What an open question. I guess some people expect the Government to come to their aid right away and assist with all needs, But I believe that History has already shown (after Katrina & Ike) that basic needs will not be readily and speedily be met - and sometimes with dire consequences- disease, illness, starvation, lack of basics such as food, water, medicine --- and even death, robbery and home invasion.

There are many websites - including State and Federal - that have lists of all types including basic planning for family members that may get separated.

Some are just like for hurricane, storm and tornado planning. Some more elaborate.

A plan is key to survival. A plan established ahead of time, that is.

How far do you want to go with this? Communications, stockpiling, escape routes, involvement in Community Response?

I look forward to your ideas, suggestions or plans.


----------



## ldmaster (Oct 10, 2008)

It is key to remember that in addition to the mayhem a terrorist wants, the governmental reaction to most attacks will impact commerce the most. What this means is that the interstate trucking system will probably be shut down, and any other form of public transport. No food gets there, the deliveries to the government will be shut down to some extent too - so if your local water treatment plant doesn't have enough chemicals on hand for more than a day or two, you should have an alternative treatment system. Multiple ways of heating your home, multiple ways of feeding yourself and family and enough health related products to let you hunker down for a while.


----------



## groundhogsniper23 (Oct 10, 2008)

anybody know what the best foods you can stockpile that have the longest experiation dates besides mre's. my wife and i are starting to get stuff put up like water and canned goods. i want to know what else we can stock up on. we have those flashlights that don't take batteries and r gonna buy a crank style radio and i'm taking care of the security like guns, ammo, and non-leathel weapons. what else can i do. i guess thats y i'm on this forum, to get ideas and answers. thanks


----------



## SASD209 (Oct 14, 2008)

Zeek38 said:


> Anybody working on any plans for yourself and your family in case another terrorist attack comes along?

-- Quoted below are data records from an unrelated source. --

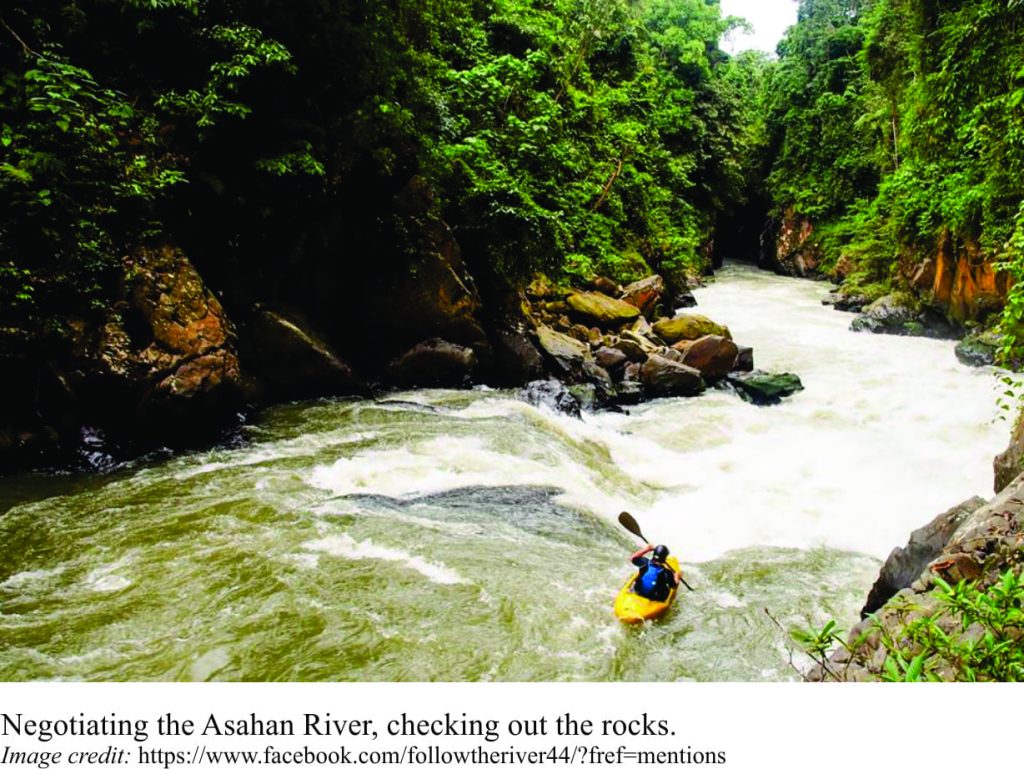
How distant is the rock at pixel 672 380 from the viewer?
11.9 meters

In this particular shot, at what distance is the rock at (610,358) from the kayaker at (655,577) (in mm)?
7668

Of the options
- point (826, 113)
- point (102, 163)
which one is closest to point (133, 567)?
point (102, 163)

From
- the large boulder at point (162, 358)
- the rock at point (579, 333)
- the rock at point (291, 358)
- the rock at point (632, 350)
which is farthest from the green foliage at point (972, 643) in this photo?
→ the rock at point (579, 333)

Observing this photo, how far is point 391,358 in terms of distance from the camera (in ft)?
34.4

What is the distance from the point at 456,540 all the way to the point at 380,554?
2.35ft

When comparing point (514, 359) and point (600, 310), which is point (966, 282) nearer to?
point (600, 310)

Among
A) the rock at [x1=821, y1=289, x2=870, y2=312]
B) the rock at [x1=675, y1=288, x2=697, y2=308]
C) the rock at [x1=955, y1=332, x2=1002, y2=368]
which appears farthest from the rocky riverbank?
the rock at [x1=821, y1=289, x2=870, y2=312]

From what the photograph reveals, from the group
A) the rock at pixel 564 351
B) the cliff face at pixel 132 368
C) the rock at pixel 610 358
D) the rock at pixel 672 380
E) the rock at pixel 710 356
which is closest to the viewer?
the cliff face at pixel 132 368

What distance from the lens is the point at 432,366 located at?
34.8ft

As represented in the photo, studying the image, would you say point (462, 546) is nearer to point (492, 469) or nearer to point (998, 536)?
point (492, 469)

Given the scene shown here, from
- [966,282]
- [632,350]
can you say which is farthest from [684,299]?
[632,350]

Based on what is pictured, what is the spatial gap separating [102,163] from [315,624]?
18.3ft

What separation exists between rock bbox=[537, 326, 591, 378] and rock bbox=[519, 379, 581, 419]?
780mm

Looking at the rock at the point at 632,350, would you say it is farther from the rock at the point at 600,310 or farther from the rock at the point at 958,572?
the rock at the point at 958,572
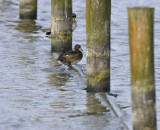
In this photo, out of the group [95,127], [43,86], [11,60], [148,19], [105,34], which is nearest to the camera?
[148,19]

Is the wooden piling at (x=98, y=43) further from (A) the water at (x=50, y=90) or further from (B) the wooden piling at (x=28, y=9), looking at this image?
(B) the wooden piling at (x=28, y=9)

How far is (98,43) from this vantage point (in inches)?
364

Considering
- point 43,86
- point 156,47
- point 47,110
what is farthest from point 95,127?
point 156,47

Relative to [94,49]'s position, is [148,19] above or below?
above

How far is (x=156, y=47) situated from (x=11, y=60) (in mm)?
4753

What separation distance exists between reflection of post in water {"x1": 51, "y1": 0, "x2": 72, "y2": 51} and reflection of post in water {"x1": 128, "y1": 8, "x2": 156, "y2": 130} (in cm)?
689

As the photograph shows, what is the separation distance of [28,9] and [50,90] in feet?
32.7

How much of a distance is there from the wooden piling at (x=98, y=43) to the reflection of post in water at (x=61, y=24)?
3.95 m

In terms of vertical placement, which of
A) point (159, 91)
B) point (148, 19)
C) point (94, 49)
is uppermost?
point (148, 19)

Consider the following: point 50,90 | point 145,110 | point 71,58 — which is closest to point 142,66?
point 145,110

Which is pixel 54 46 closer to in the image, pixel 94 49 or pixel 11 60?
pixel 11 60

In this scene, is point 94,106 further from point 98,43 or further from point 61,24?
point 61,24

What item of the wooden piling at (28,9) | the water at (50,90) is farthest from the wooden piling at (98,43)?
the wooden piling at (28,9)

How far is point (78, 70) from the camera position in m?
11.8
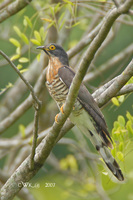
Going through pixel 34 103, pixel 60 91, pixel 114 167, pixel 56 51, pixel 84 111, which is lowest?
pixel 114 167

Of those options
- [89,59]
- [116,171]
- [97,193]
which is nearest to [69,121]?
[116,171]

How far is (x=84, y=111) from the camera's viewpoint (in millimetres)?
3111

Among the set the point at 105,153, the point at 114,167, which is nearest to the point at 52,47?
the point at 105,153

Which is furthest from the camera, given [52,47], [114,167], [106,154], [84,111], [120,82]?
[52,47]

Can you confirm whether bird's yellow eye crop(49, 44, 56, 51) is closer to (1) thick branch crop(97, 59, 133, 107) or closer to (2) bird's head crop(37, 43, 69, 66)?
(2) bird's head crop(37, 43, 69, 66)

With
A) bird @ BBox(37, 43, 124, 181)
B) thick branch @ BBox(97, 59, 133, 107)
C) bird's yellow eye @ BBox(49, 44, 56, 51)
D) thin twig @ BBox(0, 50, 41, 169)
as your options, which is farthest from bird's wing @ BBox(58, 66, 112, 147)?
thin twig @ BBox(0, 50, 41, 169)

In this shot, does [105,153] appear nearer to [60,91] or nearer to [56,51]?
[60,91]

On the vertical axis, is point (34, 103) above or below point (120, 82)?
above

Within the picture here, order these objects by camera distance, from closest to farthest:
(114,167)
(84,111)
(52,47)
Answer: (114,167) < (84,111) < (52,47)

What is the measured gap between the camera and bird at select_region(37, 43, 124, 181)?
2.88m

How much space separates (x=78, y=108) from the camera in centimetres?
311

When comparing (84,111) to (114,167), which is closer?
(114,167)

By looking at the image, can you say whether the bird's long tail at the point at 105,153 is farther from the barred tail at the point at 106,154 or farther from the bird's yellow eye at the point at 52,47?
the bird's yellow eye at the point at 52,47

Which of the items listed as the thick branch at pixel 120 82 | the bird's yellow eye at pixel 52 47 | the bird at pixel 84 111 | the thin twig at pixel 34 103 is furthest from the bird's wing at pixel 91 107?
the thin twig at pixel 34 103
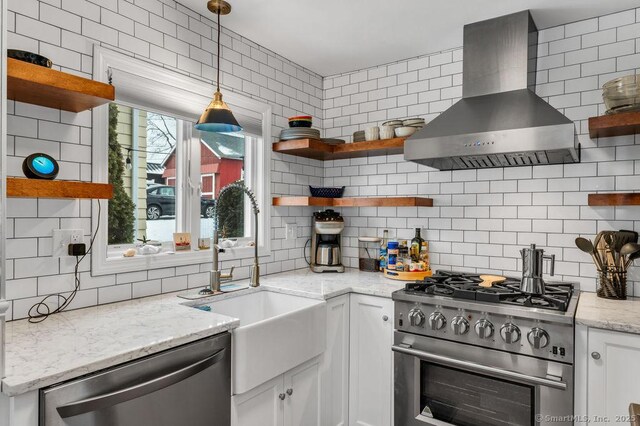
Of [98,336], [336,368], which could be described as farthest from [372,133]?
[98,336]

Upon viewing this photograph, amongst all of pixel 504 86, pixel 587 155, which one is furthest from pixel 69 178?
pixel 587 155

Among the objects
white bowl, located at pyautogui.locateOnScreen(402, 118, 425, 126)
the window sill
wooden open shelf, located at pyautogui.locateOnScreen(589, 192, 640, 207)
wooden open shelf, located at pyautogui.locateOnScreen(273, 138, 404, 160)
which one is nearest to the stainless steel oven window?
wooden open shelf, located at pyautogui.locateOnScreen(589, 192, 640, 207)

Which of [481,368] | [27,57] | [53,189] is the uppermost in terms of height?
[27,57]

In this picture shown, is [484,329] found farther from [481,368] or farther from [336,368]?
[336,368]

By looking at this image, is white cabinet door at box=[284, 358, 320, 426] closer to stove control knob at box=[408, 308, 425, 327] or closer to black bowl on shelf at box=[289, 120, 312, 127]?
stove control knob at box=[408, 308, 425, 327]

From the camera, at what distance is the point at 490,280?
250 centimetres

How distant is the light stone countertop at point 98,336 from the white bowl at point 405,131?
1.23m

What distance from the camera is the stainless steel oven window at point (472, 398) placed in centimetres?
187

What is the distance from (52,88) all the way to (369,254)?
231 cm

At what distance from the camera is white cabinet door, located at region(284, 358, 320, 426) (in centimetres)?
199

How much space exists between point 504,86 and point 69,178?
235 centimetres

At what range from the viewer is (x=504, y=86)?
233cm

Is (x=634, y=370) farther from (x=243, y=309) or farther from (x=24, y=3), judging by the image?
(x=24, y=3)

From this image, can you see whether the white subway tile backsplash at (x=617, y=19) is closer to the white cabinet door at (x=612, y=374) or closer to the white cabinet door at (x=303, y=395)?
the white cabinet door at (x=612, y=374)
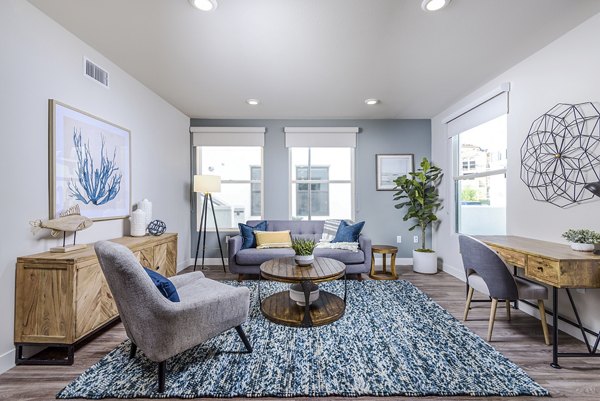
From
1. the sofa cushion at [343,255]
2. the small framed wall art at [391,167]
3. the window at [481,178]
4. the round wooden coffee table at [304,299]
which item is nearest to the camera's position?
the round wooden coffee table at [304,299]

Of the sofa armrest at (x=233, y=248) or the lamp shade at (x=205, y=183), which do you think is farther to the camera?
the lamp shade at (x=205, y=183)

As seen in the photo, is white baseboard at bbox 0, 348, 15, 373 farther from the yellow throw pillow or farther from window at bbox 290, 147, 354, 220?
window at bbox 290, 147, 354, 220

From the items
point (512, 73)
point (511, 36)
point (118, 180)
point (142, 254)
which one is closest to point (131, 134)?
point (118, 180)

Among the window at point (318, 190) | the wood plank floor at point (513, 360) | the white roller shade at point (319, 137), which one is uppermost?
the white roller shade at point (319, 137)

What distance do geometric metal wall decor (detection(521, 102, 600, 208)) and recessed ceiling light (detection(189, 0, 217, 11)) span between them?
298 cm

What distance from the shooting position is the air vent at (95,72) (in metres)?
2.43

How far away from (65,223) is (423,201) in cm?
428

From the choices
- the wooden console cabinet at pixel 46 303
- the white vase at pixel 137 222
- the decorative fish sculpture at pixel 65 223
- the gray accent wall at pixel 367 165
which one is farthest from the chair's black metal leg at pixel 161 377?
the gray accent wall at pixel 367 165

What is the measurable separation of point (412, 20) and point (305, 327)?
8.56ft

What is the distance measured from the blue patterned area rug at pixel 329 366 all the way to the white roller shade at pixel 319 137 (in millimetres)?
2988

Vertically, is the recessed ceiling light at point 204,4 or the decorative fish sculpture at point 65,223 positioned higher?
the recessed ceiling light at point 204,4

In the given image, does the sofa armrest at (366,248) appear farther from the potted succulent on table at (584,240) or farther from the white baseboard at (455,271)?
the potted succulent on table at (584,240)

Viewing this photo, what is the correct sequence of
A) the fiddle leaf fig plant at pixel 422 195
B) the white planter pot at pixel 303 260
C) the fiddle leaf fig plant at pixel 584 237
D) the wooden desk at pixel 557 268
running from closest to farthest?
the wooden desk at pixel 557 268, the fiddle leaf fig plant at pixel 584 237, the white planter pot at pixel 303 260, the fiddle leaf fig plant at pixel 422 195

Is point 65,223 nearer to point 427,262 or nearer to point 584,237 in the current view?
point 584,237
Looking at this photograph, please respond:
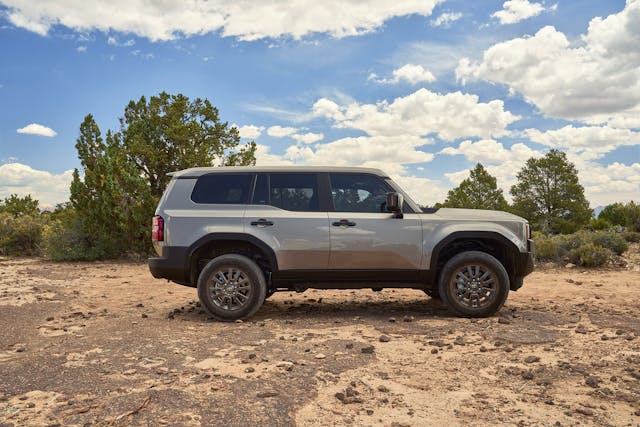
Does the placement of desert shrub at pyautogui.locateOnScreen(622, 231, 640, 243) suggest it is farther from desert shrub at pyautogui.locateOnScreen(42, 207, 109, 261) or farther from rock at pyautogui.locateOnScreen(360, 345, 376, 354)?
desert shrub at pyautogui.locateOnScreen(42, 207, 109, 261)

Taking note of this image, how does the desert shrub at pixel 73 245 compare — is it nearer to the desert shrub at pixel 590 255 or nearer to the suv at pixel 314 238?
the suv at pixel 314 238

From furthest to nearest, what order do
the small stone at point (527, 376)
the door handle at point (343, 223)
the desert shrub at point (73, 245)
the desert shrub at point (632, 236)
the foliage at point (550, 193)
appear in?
the foliage at point (550, 193) < the desert shrub at point (632, 236) < the desert shrub at point (73, 245) < the door handle at point (343, 223) < the small stone at point (527, 376)

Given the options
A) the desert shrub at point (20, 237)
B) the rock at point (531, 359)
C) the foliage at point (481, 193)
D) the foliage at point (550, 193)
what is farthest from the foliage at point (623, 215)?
the desert shrub at point (20, 237)

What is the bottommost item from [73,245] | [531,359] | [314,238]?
[531,359]

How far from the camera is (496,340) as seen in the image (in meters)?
5.76

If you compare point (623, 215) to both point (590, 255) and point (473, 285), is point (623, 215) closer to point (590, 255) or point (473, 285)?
point (590, 255)

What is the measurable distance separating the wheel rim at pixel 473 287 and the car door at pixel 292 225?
66.8 inches

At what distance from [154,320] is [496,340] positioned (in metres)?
4.35

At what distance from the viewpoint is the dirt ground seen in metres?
3.72

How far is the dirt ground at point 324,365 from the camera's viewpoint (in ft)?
12.2

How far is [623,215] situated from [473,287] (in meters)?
22.0

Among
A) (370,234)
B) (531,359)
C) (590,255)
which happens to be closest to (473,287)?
(370,234)

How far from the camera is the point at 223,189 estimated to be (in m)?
7.02

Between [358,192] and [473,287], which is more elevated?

Yes, have been for 6 years now. I'm ready.


----------



## Denny (Oct 14, 2008)

groundhogsniper23 said:


> anybody know what the best foods you can stockpile that have the longest experiation dates besides mre's. my wife and i are starting to get stuff put up like water and canned goods. i want to know what else we can stock up on. we have those flashlights that don't take batteries and r gonna buy a crank style radio and i'm taking care of the security like guns, ammo, and non-leathel weapons. what else can i do. i guess thats y i'm on this forum, to get ideas and answers. thanks


We've actually compiled a self-sustaining list in the event of earth-changing events. It's not an end-all kit, but it's enough to get a family started.

THE LIST
1. Water (5 day supply at one gallon per day per person).

2. A good canteen and basins to catch rainwater. Also have a good supply of water purification tablets or bleach, or plan to boil your water. (one teaspoon of bleach per 5 gallons of water)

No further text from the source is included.